Но были и другие волнения, другие заботы.
Была, например, забота, просыпавшаяся прежде меня. Отец! На ощупь, с закрытыми глазами начинал он шарить на столе, ища приготовленную с ночи бутылку. Весь день он бродил по комнате, по дому, по городу, а вечером, помолодев, повеселев, с лихо закрученными усами, с красным, сияющим носиком садился за стол. Он приходил ко мне на склад и долго, с туманным выражением гордости следил, как я читаю, составляю конспекты, решаю задачи. Вдруг он начинал хвастать мной перед своими гостями, среди которых самым почтенным был нэпман-кондитер, открывший в Лопахине булочную «Симон».
Первое время мне казалось, что отец очень доволен своей судьбой, – почему-то это больше всего раздражало меня. В самом деле, ему нравилось все, что он делал: от своих рассказов он был, например, в восторге. Он гордился своим политическим прошлым и был, кажется, искренне уверен, что если бы не он, партизанское движение на Амуре было бы подорвано в самом начале и Дальний Восток навсегда остался бы в руках интервентов и белых. Все, что ни происходило в мире, имело прямое отношение к нему – будь то переезд патриарха Тихона в Донской монастырь или бегство из Константинополя султанской фамилии. В особенности волновался он по поводу «живой церкви»; однажды даже проснулся ночью и сказал торжественно:
– Ну, теперь царству князей церкви конец!
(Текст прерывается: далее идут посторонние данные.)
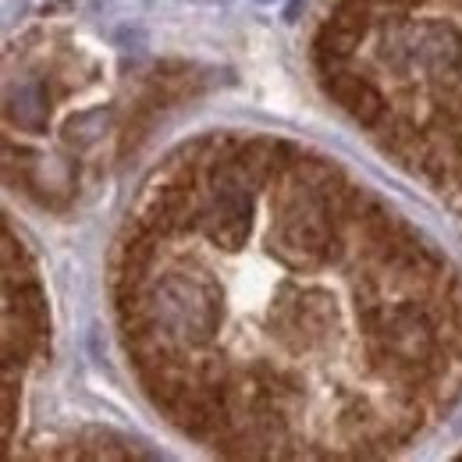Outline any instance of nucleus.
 I'll return each mask as SVG.
<instances>
[{"mask_svg":"<svg viewBox=\"0 0 462 462\" xmlns=\"http://www.w3.org/2000/svg\"><path fill=\"white\" fill-rule=\"evenodd\" d=\"M452 164L459 168V178H456V185L462 189V135L456 139V150H452Z\"/></svg>","mask_w":462,"mask_h":462,"instance_id":"nucleus-1","label":"nucleus"}]
</instances>
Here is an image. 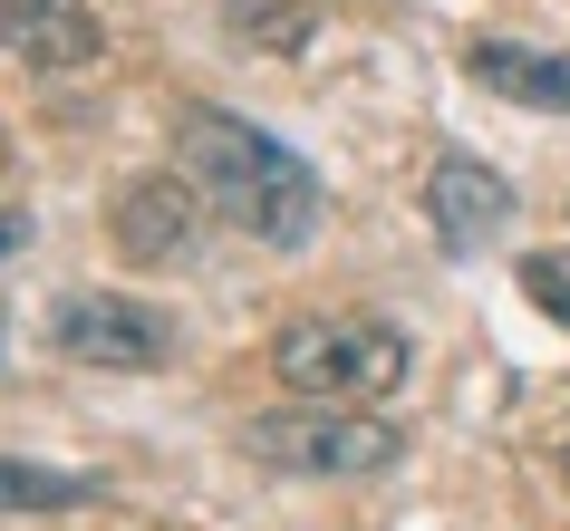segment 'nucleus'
<instances>
[{
    "instance_id": "obj_1",
    "label": "nucleus",
    "mask_w": 570,
    "mask_h": 531,
    "mask_svg": "<svg viewBox=\"0 0 570 531\" xmlns=\"http://www.w3.org/2000/svg\"><path fill=\"white\" fill-rule=\"evenodd\" d=\"M175 165L204 184V204L223 213L233 233L271 242V252H301V242L320 233V204H330L320 175H309L281 136H262L252 117H233V107H184L175 117Z\"/></svg>"
},
{
    "instance_id": "obj_2",
    "label": "nucleus",
    "mask_w": 570,
    "mask_h": 531,
    "mask_svg": "<svg viewBox=\"0 0 570 531\" xmlns=\"http://www.w3.org/2000/svg\"><path fill=\"white\" fill-rule=\"evenodd\" d=\"M242 454L271 473H309V483H367V473H387L406 454L387 415L367 406H330V396H291V406H271L242 425Z\"/></svg>"
},
{
    "instance_id": "obj_3",
    "label": "nucleus",
    "mask_w": 570,
    "mask_h": 531,
    "mask_svg": "<svg viewBox=\"0 0 570 531\" xmlns=\"http://www.w3.org/2000/svg\"><path fill=\"white\" fill-rule=\"evenodd\" d=\"M416 367V348L377 319H281L271 328V377L291 396H330V406H377Z\"/></svg>"
},
{
    "instance_id": "obj_4",
    "label": "nucleus",
    "mask_w": 570,
    "mask_h": 531,
    "mask_svg": "<svg viewBox=\"0 0 570 531\" xmlns=\"http://www.w3.org/2000/svg\"><path fill=\"white\" fill-rule=\"evenodd\" d=\"M49 348L68 367H107V377H155L175 367V319L136 291H68L49 309Z\"/></svg>"
},
{
    "instance_id": "obj_5",
    "label": "nucleus",
    "mask_w": 570,
    "mask_h": 531,
    "mask_svg": "<svg viewBox=\"0 0 570 531\" xmlns=\"http://www.w3.org/2000/svg\"><path fill=\"white\" fill-rule=\"evenodd\" d=\"M503 223H512V184L483 155H435V175H425V233H435V252L474 262L483 242H503Z\"/></svg>"
},
{
    "instance_id": "obj_6",
    "label": "nucleus",
    "mask_w": 570,
    "mask_h": 531,
    "mask_svg": "<svg viewBox=\"0 0 570 531\" xmlns=\"http://www.w3.org/2000/svg\"><path fill=\"white\" fill-rule=\"evenodd\" d=\"M204 184L184 175H136L126 184V204H117V252L126 262H146V271H165V262H194V242H204Z\"/></svg>"
},
{
    "instance_id": "obj_7",
    "label": "nucleus",
    "mask_w": 570,
    "mask_h": 531,
    "mask_svg": "<svg viewBox=\"0 0 570 531\" xmlns=\"http://www.w3.org/2000/svg\"><path fill=\"white\" fill-rule=\"evenodd\" d=\"M0 49L20 68H97L107 59V20H97L88 0H10L0 10Z\"/></svg>"
},
{
    "instance_id": "obj_8",
    "label": "nucleus",
    "mask_w": 570,
    "mask_h": 531,
    "mask_svg": "<svg viewBox=\"0 0 570 531\" xmlns=\"http://www.w3.org/2000/svg\"><path fill=\"white\" fill-rule=\"evenodd\" d=\"M464 78H474L483 97H512V107L570 117V49H532V39H474V49H464Z\"/></svg>"
},
{
    "instance_id": "obj_9",
    "label": "nucleus",
    "mask_w": 570,
    "mask_h": 531,
    "mask_svg": "<svg viewBox=\"0 0 570 531\" xmlns=\"http://www.w3.org/2000/svg\"><path fill=\"white\" fill-rule=\"evenodd\" d=\"M309 0H223V39L233 49H262V59H301L309 49Z\"/></svg>"
},
{
    "instance_id": "obj_10",
    "label": "nucleus",
    "mask_w": 570,
    "mask_h": 531,
    "mask_svg": "<svg viewBox=\"0 0 570 531\" xmlns=\"http://www.w3.org/2000/svg\"><path fill=\"white\" fill-rule=\"evenodd\" d=\"M97 502L88 473H49V464H0V522H20V512H78Z\"/></svg>"
},
{
    "instance_id": "obj_11",
    "label": "nucleus",
    "mask_w": 570,
    "mask_h": 531,
    "mask_svg": "<svg viewBox=\"0 0 570 531\" xmlns=\"http://www.w3.org/2000/svg\"><path fill=\"white\" fill-rule=\"evenodd\" d=\"M522 299L570 328V252H522Z\"/></svg>"
},
{
    "instance_id": "obj_12",
    "label": "nucleus",
    "mask_w": 570,
    "mask_h": 531,
    "mask_svg": "<svg viewBox=\"0 0 570 531\" xmlns=\"http://www.w3.org/2000/svg\"><path fill=\"white\" fill-rule=\"evenodd\" d=\"M20 242H30V213H20V204H0V262H10Z\"/></svg>"
},
{
    "instance_id": "obj_13",
    "label": "nucleus",
    "mask_w": 570,
    "mask_h": 531,
    "mask_svg": "<svg viewBox=\"0 0 570 531\" xmlns=\"http://www.w3.org/2000/svg\"><path fill=\"white\" fill-rule=\"evenodd\" d=\"M0 338H10V299H0Z\"/></svg>"
},
{
    "instance_id": "obj_14",
    "label": "nucleus",
    "mask_w": 570,
    "mask_h": 531,
    "mask_svg": "<svg viewBox=\"0 0 570 531\" xmlns=\"http://www.w3.org/2000/svg\"><path fill=\"white\" fill-rule=\"evenodd\" d=\"M561 464H570V444H561Z\"/></svg>"
}]
</instances>
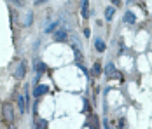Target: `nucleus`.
Listing matches in <instances>:
<instances>
[{"instance_id":"f257e3e1","label":"nucleus","mask_w":152,"mask_h":129,"mask_svg":"<svg viewBox=\"0 0 152 129\" xmlns=\"http://www.w3.org/2000/svg\"><path fill=\"white\" fill-rule=\"evenodd\" d=\"M105 75H107L109 79H123V75H121L119 72H116V66H114L112 63H109V65L105 66Z\"/></svg>"},{"instance_id":"f03ea898","label":"nucleus","mask_w":152,"mask_h":129,"mask_svg":"<svg viewBox=\"0 0 152 129\" xmlns=\"http://www.w3.org/2000/svg\"><path fill=\"white\" fill-rule=\"evenodd\" d=\"M4 117H5L9 122L14 121V112H12V107H11V105H5V107H4Z\"/></svg>"},{"instance_id":"7ed1b4c3","label":"nucleus","mask_w":152,"mask_h":129,"mask_svg":"<svg viewBox=\"0 0 152 129\" xmlns=\"http://www.w3.org/2000/svg\"><path fill=\"white\" fill-rule=\"evenodd\" d=\"M67 30L65 28H61V30H58L56 33H54V40H58V42H65L67 40Z\"/></svg>"},{"instance_id":"20e7f679","label":"nucleus","mask_w":152,"mask_h":129,"mask_svg":"<svg viewBox=\"0 0 152 129\" xmlns=\"http://www.w3.org/2000/svg\"><path fill=\"white\" fill-rule=\"evenodd\" d=\"M74 54H75V61H77V65L84 70V58H82V54H81V51H79L77 47H74Z\"/></svg>"},{"instance_id":"39448f33","label":"nucleus","mask_w":152,"mask_h":129,"mask_svg":"<svg viewBox=\"0 0 152 129\" xmlns=\"http://www.w3.org/2000/svg\"><path fill=\"white\" fill-rule=\"evenodd\" d=\"M25 72H26V70H25V63H19L18 68H16L14 77H16V79H23V77H25Z\"/></svg>"},{"instance_id":"423d86ee","label":"nucleus","mask_w":152,"mask_h":129,"mask_svg":"<svg viewBox=\"0 0 152 129\" xmlns=\"http://www.w3.org/2000/svg\"><path fill=\"white\" fill-rule=\"evenodd\" d=\"M46 93H49V86H37L35 91H33L35 96H42V94H46Z\"/></svg>"},{"instance_id":"0eeeda50","label":"nucleus","mask_w":152,"mask_h":129,"mask_svg":"<svg viewBox=\"0 0 152 129\" xmlns=\"http://www.w3.org/2000/svg\"><path fill=\"white\" fill-rule=\"evenodd\" d=\"M137 21V17H135V14L131 12V10H128L126 14H124V23H128V24H133Z\"/></svg>"},{"instance_id":"6e6552de","label":"nucleus","mask_w":152,"mask_h":129,"mask_svg":"<svg viewBox=\"0 0 152 129\" xmlns=\"http://www.w3.org/2000/svg\"><path fill=\"white\" fill-rule=\"evenodd\" d=\"M18 107H19L21 114H25V110H26V98L25 96H18Z\"/></svg>"},{"instance_id":"1a4fd4ad","label":"nucleus","mask_w":152,"mask_h":129,"mask_svg":"<svg viewBox=\"0 0 152 129\" xmlns=\"http://www.w3.org/2000/svg\"><path fill=\"white\" fill-rule=\"evenodd\" d=\"M114 12H116V7H107V9H105V19L110 21V19L114 17Z\"/></svg>"},{"instance_id":"9d476101","label":"nucleus","mask_w":152,"mask_h":129,"mask_svg":"<svg viewBox=\"0 0 152 129\" xmlns=\"http://www.w3.org/2000/svg\"><path fill=\"white\" fill-rule=\"evenodd\" d=\"M95 47H96V51L103 52V51H105V42H103L102 38H96V40H95Z\"/></svg>"},{"instance_id":"9b49d317","label":"nucleus","mask_w":152,"mask_h":129,"mask_svg":"<svg viewBox=\"0 0 152 129\" xmlns=\"http://www.w3.org/2000/svg\"><path fill=\"white\" fill-rule=\"evenodd\" d=\"M82 17H89V2H82Z\"/></svg>"},{"instance_id":"f8f14e48","label":"nucleus","mask_w":152,"mask_h":129,"mask_svg":"<svg viewBox=\"0 0 152 129\" xmlns=\"http://www.w3.org/2000/svg\"><path fill=\"white\" fill-rule=\"evenodd\" d=\"M35 68H37V73L40 75V73H44V72H46V63H37V65H35Z\"/></svg>"},{"instance_id":"ddd939ff","label":"nucleus","mask_w":152,"mask_h":129,"mask_svg":"<svg viewBox=\"0 0 152 129\" xmlns=\"http://www.w3.org/2000/svg\"><path fill=\"white\" fill-rule=\"evenodd\" d=\"M37 129H47V121L39 119V121H37Z\"/></svg>"},{"instance_id":"4468645a","label":"nucleus","mask_w":152,"mask_h":129,"mask_svg":"<svg viewBox=\"0 0 152 129\" xmlns=\"http://www.w3.org/2000/svg\"><path fill=\"white\" fill-rule=\"evenodd\" d=\"M25 26H28V24H32V10H28V14H26V19H25V23H23Z\"/></svg>"},{"instance_id":"2eb2a0df","label":"nucleus","mask_w":152,"mask_h":129,"mask_svg":"<svg viewBox=\"0 0 152 129\" xmlns=\"http://www.w3.org/2000/svg\"><path fill=\"white\" fill-rule=\"evenodd\" d=\"M93 72H95V73H96V75H98V73H100V72H102V66H100V63H96V65H95V66H93Z\"/></svg>"},{"instance_id":"dca6fc26","label":"nucleus","mask_w":152,"mask_h":129,"mask_svg":"<svg viewBox=\"0 0 152 129\" xmlns=\"http://www.w3.org/2000/svg\"><path fill=\"white\" fill-rule=\"evenodd\" d=\"M56 26H58V23H53L51 26H47V33H49V31H54V28H56Z\"/></svg>"},{"instance_id":"f3484780","label":"nucleus","mask_w":152,"mask_h":129,"mask_svg":"<svg viewBox=\"0 0 152 129\" xmlns=\"http://www.w3.org/2000/svg\"><path fill=\"white\" fill-rule=\"evenodd\" d=\"M105 129H110V126H109V122L105 121Z\"/></svg>"},{"instance_id":"a211bd4d","label":"nucleus","mask_w":152,"mask_h":129,"mask_svg":"<svg viewBox=\"0 0 152 129\" xmlns=\"http://www.w3.org/2000/svg\"><path fill=\"white\" fill-rule=\"evenodd\" d=\"M11 129H14V128H11Z\"/></svg>"}]
</instances>
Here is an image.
Два-три раза в неделю, принарядившись, побрившись, лихо закрутив усы, под руку с Авдотьей Никоновной, он отправлялся в городской суд. Это было главное развлечение. Из суда они возвращались оживленные, довольные и весь вечер, перебивая друг друга, горячо обсуждали приговор; причем Авдотья Никоновна, особенно если судили женщину, неизменно требовала более сурового наказания.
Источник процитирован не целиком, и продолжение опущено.